Skip to main content

ELB

Amazon Elastic Load Balancing (ELB) is an AWS service that automatically distributes incoming application traffic across multiple EC2 instances or IP addresses. It helps ensure high availability, fault tolerance, and scalability of your applications by efficiently managing traffic and automatically routing it to healthy instances. ELB offers three types: Application Load Balancer (ALB), Network Load Balancer (NLB), and Classic Load Balancer, each tailored to specific use cases, from routing HTTP/HTTPS traffic to handling TCP/UDP connections. ELB monitors the health of instances and adjusts traffic distribution, enhancing the performance and reliability of your applications.

ALB

An Application load balancer distributes incoming application traffic across multiple targets, such as EC2 instances, in multiple Availability Zones. A listener checks for connection requests from clients, using the protocol and port that you configure. The rules that you define for a listener determine how the load balancer routes requests to its registered targets. Each rule consists of a priority, one or more actions, and one or more conditions.

component_architecture

source: https://docs.aws.amazon.com/elasticloadbalancing/latest/application/introduction.html

NLB

NLB is for load balancing of TCP/UDP traffic where extreme performance is required. Operating at the connection level (Layer 4), NLB routes traffic to targets within Amazon VPC and is capable of handling millions of requests per second while maintaining ultra-low latencies. NLB is also optimized to handle sudden and volatile traffic patterns.

Use case

A UDP load balancing configuration is often used for live broadcasts and online games when speed is important and there is little need for error correction. UDP has low latency because it does not provide time-consuming health checks, which makes UDP the fastest option.

Connect NLB to Bastion host

You need to remember that Bastion Hosts are using the SSH protocol, which is a TCP based protocol on port 22. They must be publicly accessible.

Here, the correct answer is to use a Network Load Balancer, which supports TCP traffic, and will automatically allow you to connect to the EC2 instance in the backend.

ALB don't support HTTPS. NLB support HTTPS

An ALB only supports HTTP traffic, which is layer 7, while the SSH protocol is based on TCP and is layer 4. So, the Application Load Balancer doesn't work.

Targeting options

There are 2 options in NLP to route request

  • If you specify targets using an instance ID, traffic is routed to instances using the primary private IP address specified in the primary network interface for the instanc. The load balancer rewrites the destination IP address from the data packet before forwarding it to the target instance.

  • If you specify targets using IP addresses, you can route traffic to an instance using* any private IP address from one or more network interfaces*. This enables multiple applications on an instance to use the same port. Note that each network interface can have its security group. The load balancer rewrites the destination IP address before forwarding it to the target.

## [PROBLEMS]
A - Answer these from the load balancing text:
(i) What three types of load balancer does ELB offer?
(ii) What does each rule defined for an ALB listener consist of?
(iii) Which protocol and port do bastion hosts use?
B - Extend the load balancing text from the point where it stops.
The lines after this point are separate material, unrelated to the load balancing text.

## [RECORDED INFORMATION]
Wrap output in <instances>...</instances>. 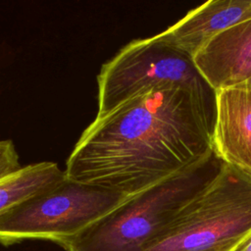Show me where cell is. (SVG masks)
<instances>
[{"instance_id":"obj_1","label":"cell","mask_w":251,"mask_h":251,"mask_svg":"<svg viewBox=\"0 0 251 251\" xmlns=\"http://www.w3.org/2000/svg\"><path fill=\"white\" fill-rule=\"evenodd\" d=\"M214 120L215 103L186 88L147 90L89 124L66 176L135 195L212 155Z\"/></svg>"},{"instance_id":"obj_2","label":"cell","mask_w":251,"mask_h":251,"mask_svg":"<svg viewBox=\"0 0 251 251\" xmlns=\"http://www.w3.org/2000/svg\"><path fill=\"white\" fill-rule=\"evenodd\" d=\"M213 154L191 168L129 196L109 214L59 245L67 251H143L185 202L220 170Z\"/></svg>"},{"instance_id":"obj_3","label":"cell","mask_w":251,"mask_h":251,"mask_svg":"<svg viewBox=\"0 0 251 251\" xmlns=\"http://www.w3.org/2000/svg\"><path fill=\"white\" fill-rule=\"evenodd\" d=\"M250 235L251 176L223 162L143 251H235Z\"/></svg>"},{"instance_id":"obj_4","label":"cell","mask_w":251,"mask_h":251,"mask_svg":"<svg viewBox=\"0 0 251 251\" xmlns=\"http://www.w3.org/2000/svg\"><path fill=\"white\" fill-rule=\"evenodd\" d=\"M129 196L69 177L26 199L0 216V243L75 237Z\"/></svg>"},{"instance_id":"obj_5","label":"cell","mask_w":251,"mask_h":251,"mask_svg":"<svg viewBox=\"0 0 251 251\" xmlns=\"http://www.w3.org/2000/svg\"><path fill=\"white\" fill-rule=\"evenodd\" d=\"M161 87L186 88L215 103V90L200 75L193 59L156 34L128 42L101 67L95 118L142 92Z\"/></svg>"},{"instance_id":"obj_6","label":"cell","mask_w":251,"mask_h":251,"mask_svg":"<svg viewBox=\"0 0 251 251\" xmlns=\"http://www.w3.org/2000/svg\"><path fill=\"white\" fill-rule=\"evenodd\" d=\"M215 93L213 152L222 162L251 176V95L240 85Z\"/></svg>"},{"instance_id":"obj_7","label":"cell","mask_w":251,"mask_h":251,"mask_svg":"<svg viewBox=\"0 0 251 251\" xmlns=\"http://www.w3.org/2000/svg\"><path fill=\"white\" fill-rule=\"evenodd\" d=\"M251 19V0H210L158 33L168 45L193 59L213 37Z\"/></svg>"},{"instance_id":"obj_8","label":"cell","mask_w":251,"mask_h":251,"mask_svg":"<svg viewBox=\"0 0 251 251\" xmlns=\"http://www.w3.org/2000/svg\"><path fill=\"white\" fill-rule=\"evenodd\" d=\"M193 62L215 91L244 82L251 76V19L213 37Z\"/></svg>"},{"instance_id":"obj_9","label":"cell","mask_w":251,"mask_h":251,"mask_svg":"<svg viewBox=\"0 0 251 251\" xmlns=\"http://www.w3.org/2000/svg\"><path fill=\"white\" fill-rule=\"evenodd\" d=\"M65 177V171L54 162H39L22 167L0 180V216Z\"/></svg>"},{"instance_id":"obj_10","label":"cell","mask_w":251,"mask_h":251,"mask_svg":"<svg viewBox=\"0 0 251 251\" xmlns=\"http://www.w3.org/2000/svg\"><path fill=\"white\" fill-rule=\"evenodd\" d=\"M22 169L20 156L12 140H0V180Z\"/></svg>"},{"instance_id":"obj_11","label":"cell","mask_w":251,"mask_h":251,"mask_svg":"<svg viewBox=\"0 0 251 251\" xmlns=\"http://www.w3.org/2000/svg\"><path fill=\"white\" fill-rule=\"evenodd\" d=\"M235 251H251V235L244 240Z\"/></svg>"},{"instance_id":"obj_12","label":"cell","mask_w":251,"mask_h":251,"mask_svg":"<svg viewBox=\"0 0 251 251\" xmlns=\"http://www.w3.org/2000/svg\"><path fill=\"white\" fill-rule=\"evenodd\" d=\"M238 85H240V86H242L244 89H246V90L250 93V95H251V76H250L248 79H246L244 82H242V83H240V84H238Z\"/></svg>"}]
</instances>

## [RESULTS IN ORDER]
A -
(i) Application Load Balancer (ALB), Network Load Balancer (NLB), and Classic Load Balancer.
(ii) A priority, one or more actions, and one or more conditions.
(iii) SSH, a TCP-based protocol, on port 22.

B -
Private IPv4 addresses

A private IPv4 address is an IP address that's not reachable over the Internet. You can use private IPv4 addresses for communication between instances in the same VPC.

When you launch an EC2 instance into an IPv4-only or dual stack (IPv4 and IPv6) subnet, the instance receives a primary private IP address from the IPv4 address range of the subnet. For more information, see IP addressing in the Amazon VPC User Guide. If you don't specify a primary private IP address when you launch the instance, we select an available IP address in the subnet's IPv4 range for you. Each instance has a default network interface (eth0) that is assigned the primary private IPv4 address. You can also specify additional private IPv4 addresses, known as secondary private IPv4 addresses. Unlike primary private IP addresses, secondary private IP addresses can be reassigned from one instance to another. For more information, see Multiple IP addresses.

A private IPv4 address, regardless of whether it is a primary or secondary address, remains associated with the network interface when the instance is stopped and started, or hibernated and started, and is released when the instance is terminated.

Source: Amazon EC2 instance IP addressing

TLS Termination (Offload TLS)

TLS Termination is an approach that we use to offload the decryption/encryption of TLS traffic

TLS is the next generation of SSL

TLS evolved from a previous encryption protocol called Secure Sockets Layer (SSL), which was developed by Netscape.

With Network Load Balancer, you can offload the decryption/encryption of TLS traffic from your application servers to the Network Load Balancer, which helps you optimize the performance of your backend application servers while keeping your workloads secure. Additionally, Network Load Balancers preserve the source IP of the clients to the back-end applications, while terminating TLS on the load balancer. Steps to do SSL termination

  1. Configure an SSL/TLS certificate on an Application Load Balancer via AWS Certificate Manager (ACM)
  2. Create an HTTPS listener on the Application Load Balancer with SSL termination
ALB and CLB also support SSL/TLS Termination
  • The Application Load Balancersupports TLS offloading
  • The Classic Load Balancer supports SSL offloading.

Further reading: How can I associate an ACM SSL/TLS certificate with a Classic, Application, or Network Load Balancer?

Behaviour

Deregistration

Deregistering an EC2 instance removes it from your load balancer. The load balancer stops routing requests to an instance as soon as it is deregistered. If demand decreases, or you need to service your instances, you can deregister instances from the load balancer. An instance that is deregistered remains running, but no longer receives traffic from the load balancer, and you can register it with the load balancer again when you are ready.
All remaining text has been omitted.